In the Old English “Passion of St. Christopher,” a saint’s blood restores a blind man’s sight. A pagan king is torturing Christopher when he is suddenly blinded by two arrows shot into his eyes. The saint tells him to visit the place where his own martyr blood will be spilled, and to apply some of this bloody earth to his eyes. Not only is the king’s physical sight restored, but he also receives the spiritual vision he previously lacked. St. Christopher’s piety and faith is transferred through his blood to the king’s eyes, and the king’s eyes are opened to the Christian faith.

Blood germinates new life in Old English literature. Another saint’s blood is spilled in the Old English poem “Andreas,” in which St. Andrew is tortured by cannibalistic pagans. Not only does Andrew’s blood pour forth, but it also transfers sanctity to the earth itself. Blossoming groves adorned with leaves stand where Andrew’s blood falls, blood spilled in faith and devotion. St, Andrew’s blood, the tangible embodiment of his holy soul, soaks into the earth, and from it grows trees of spring, life and rebirth.

We see a different kind of plant grow when Cain kills his brother Abel in the Old English poem “Genesis A.” The earth swallows up the “cwealm-dreor” (slaughter-blood) spilled by Cain, blood of hostility, murder and fratricide. When Abel’s blood soaks into the earth, “wea” (woe) is germinated, and a tree of every evil takes root.
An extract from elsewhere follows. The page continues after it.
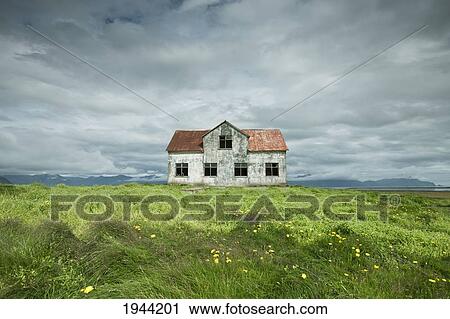 A Stone Building In The Middle Of A Field Under A Cloudy Sky; Iceland View Large Photo Image Stock Image - A Stone Building In The Middle Of A Field Under A Cloudy Sky; Iceland. Fotosearch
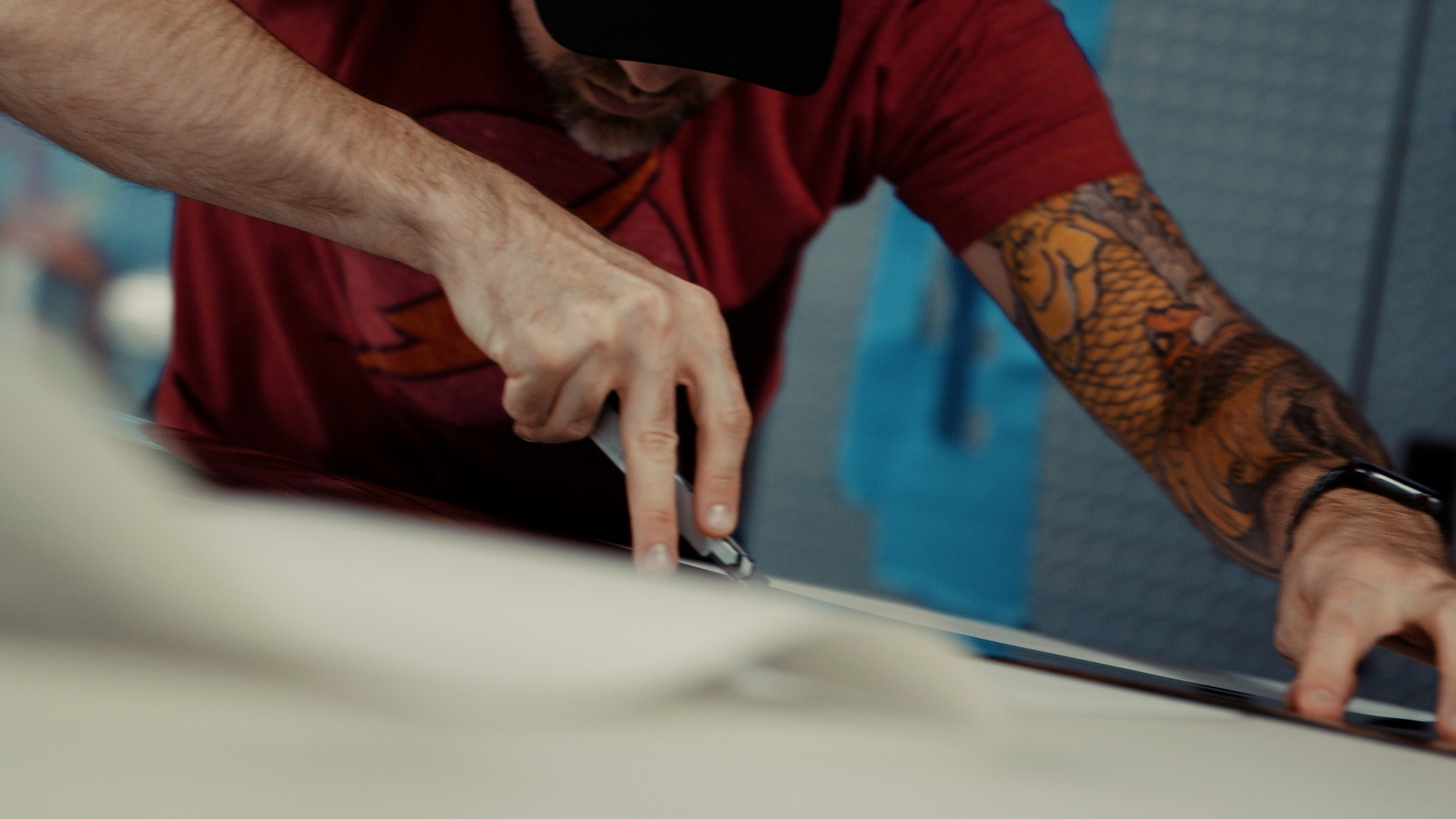 Man leans over a work table with a retractable knife to make a precise cut on car wrapping film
Its harmful branches spread across the world. This first time that blood mingles with earth in the world, murder and woe take root among humankind. The final time that blood and earth will mingle is on Judgment Day when the sins of humanity — every evil that Cain brought into the world — are ended once and for all.

The relationship between blood and violence in Old English is far from straightforward; one is not simply the representation or the result of the other. Blood doesn’t gush from battle wounds or pour from Christ’s body. Whether material or metaphysical, blood in Old English texts is most notable for its quality of transference. Old English literature isn’t necessarily bloody, but wherever blood does appear, it’s there to transform the world, influencing all who touch and see it.